Assessing the Quality of the Datasets by Identifying Mislabeled Samples

Authors: Vaibhav Pulastya, Gaurav Nuti, Yash Kumar Atri, Tanmoy Chakraborty Venue: arXiv, 2021 — arxiv:2109.05000

TL;DR

Deep learning models with high capacity often memorize label noise, degrading generalization. This paper proposes AQUAVS, a supervised variational autoencoder that identifies mislabeled samples via a "noise score" computed from outliers in latent space representations. The method requires no access to clean subsamples or prior knowledge of noise type, and achieves >94% accuracy on MNIST under various corruption levels.

Contributions

  • A novel algorithm using latent space outlier detection to assign quality scores to samples and identify mislabeled data points.
  • A method that operates without requiring clean validation data or prior knowledge about the type of noise in the dataset.
  • Extensive experiments on MNIST, FashionMNIST, CIFAR-10, and CIFAR-100 under uniform and systematic label-corruption regimes, showing improvements over baseline methods.

Method

AQUAVS architecture: Extends standard VAEs with an auxiliary discriminative network to jointly learn latent representations and label predictions. For an input \(x\), the model learns \(p(x, z, y) = p(z)p(x|z)p(y|z)\), where \(z\) is the latent variable and \(y\) is the predicted label.
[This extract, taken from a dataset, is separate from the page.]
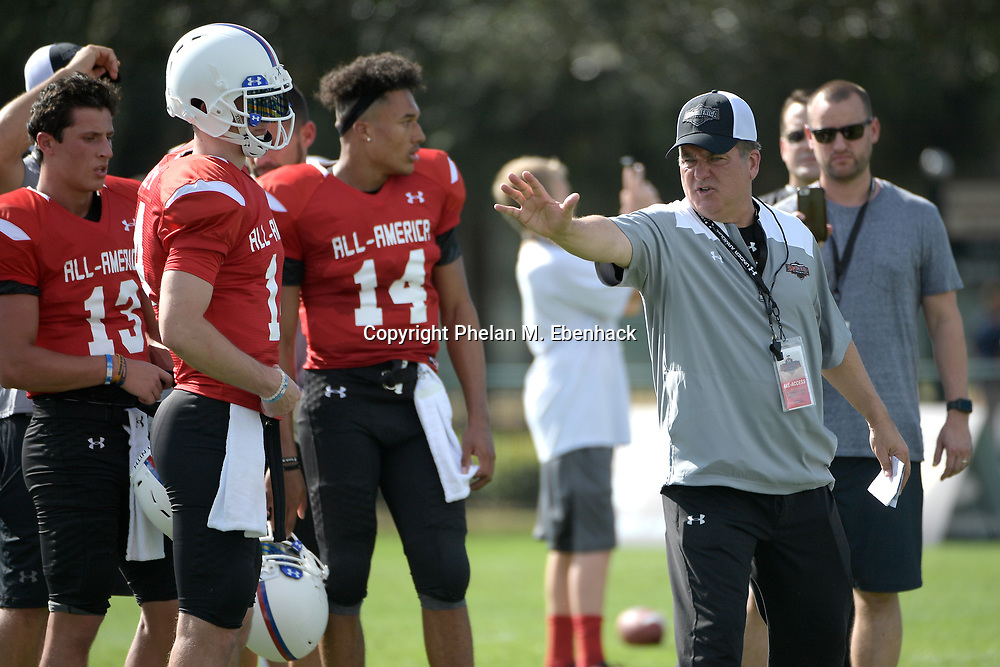 Team Highlight head coach Steve Mariucci, right, works with quarterbacks Tommy DeVito (13), Ryan Kelley, second from left, and Kellen Mond (14) during a practice for the Under Armour All-America football game in Lake Buena Vista, Fla., Wednesday, Dec. 28, 2016. (Photo by Phelan M. Ebenhack)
Training objective: Combines ELBO loss (reconstruction + KL regularization) with categorical cross-entropy classification loss: $\(L = L_{\text{ELBO}} + L_{\text{cl}}\)$

Noise score computation: Assuming samples of the same class cluster in latent space, the noise score for each sample is the count of outlying latent features using median absolute deviation (MAD) with hyperparameter \(\alpha=1.5\). Algorithm 1 groups the dataset by label, computes the median and MAD of latent encodings per class, then counts how many dimensions exceed \(m_j + \alpha M_j\) for each sample.

Results

Mislabel identification

On MNIST with uniform noise up to 40%, AQUAVS achieves precision, recall, and accuracy consistently ≥0.94. Systematic noise (e.g., digit 8 mislabeled as 3) is harder to detect; performance drops more significantly on CIFAR-100 with high noise due to dataset complexity. Outperforms LabelFix and entropy-based training dynamics baselines on systematic noise tasks.

Robust training

After filtering identified mislabeled samples, classification models trained on the cleaned subset show significant improvements. On MNIST with 10–20% uniform noise, AQUAVS-filtered training even exceeds oracle (clean-only) performance, suggesting the method identifies both incorrect labels and "hard" but correct samples. CIFAR-100 shows marginal gains, indicating label quality matters less when data quantity is sufficient for complex tasks.

Connections

  • Related to Label noise in noisy-label learning; extends prior work on training dynamics and sample importance weighting.
  • Complements Data quality assessment; critical for practitioners curating high-stakes datasets.
  • Uses VAE architecture with supervised extensions, similar to semi-supervised learning frameworks.

Notes

Strengths: - Clear motivation: label noise is ubiquitous in web-scraped and crowdsourced datasets. - No reliance on clean subsets or noise-type priors—practical for real-world scenarios. - Comprehensive evaluation across datasets and noise models.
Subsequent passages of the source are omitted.